Now that my children are losing their first grandparent, I’ve been thinking a lot about Nana, trying to compare my response to what their responses seem to be. Obviously, my daughter is having a tough time. She’s eleven, so a bit older than I was when I lost Nana. My thirteen-year-old cried when he first heard about it but hasn’t really mentioned it since. My parents have eighty acres, and he loves that property, so I think his biggest fear is his Nana selling that land after Grandpa dies. I have great memories on that property too, but my husband and I plan to buy land of our own soon so I’m trying not to be overly sentimental about it. I just want my mother to do what is best and easiest for her. My four-year-old doesn’t understand what’s happening at all. My eight-year-old is the one who is harder to figure out. He’s obviously processing it because it prompted him to silence, which is an extremely rare state for him.

There’s not a lot of new updates on my father. My mother told me a couple days ago that my father will just sit in his chair and cry a lot of evenings. She’s not sure if he’s sad, or worried, or in pain, but I know it’s awful for her to watch. My father was sitting in my office yesterday, talking to his brother, and started tearing up asking his brother to pick up a fifty pound bag of corn and put it in the barrel in my parents’ barn because my dad can’t lift those bags anymore. When my father got off the phone I told him my husband would be happy to help him with the corn or any other chores. With tears in his eyes, my father said, “it’s just embarrassing needing help with your chores.” I told him the usual mantra, “It is what it is. You’ve helped all of us and we’re happy to help you.” My uncle was obviously happy to help. My father needs the corn because his favorite hobby is feeding deer and watching them eat from his bedroom window. I think deer are a nuisance, but my father has always believed they are the most majestic creatures.

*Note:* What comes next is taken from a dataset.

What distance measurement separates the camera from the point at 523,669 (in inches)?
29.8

My father did start the twenty-five milligram fentanyl patches two days ago and was actually able to get eight hours of uninterrupted sleep. He was also able to eat a significant amount of food yesterday. My mother worries a lot about his pain, but I suspect the starvation is what is going to kill him. Apparently that is exactly what the oncologist told them. So, I tend to worry more about my father’s ability to eat. Though, seeing him in pain is not easy either.

I told one of the Judges we appear in front of about my father last week. He called me back in chambers and was very kind to me. He said he always liked my father and didn’t really know what to say other than that. He said he would be praying for my father. I told him I am grateful for the warning and the opportunity for closure, but watching the decay is tough.

I’m still not thinking my father will be up for the trip I planned to Hot Springs, Arkansas, but the fentanyl seems to be helping. So, hopefully that will improve his quality of life for his remaining time.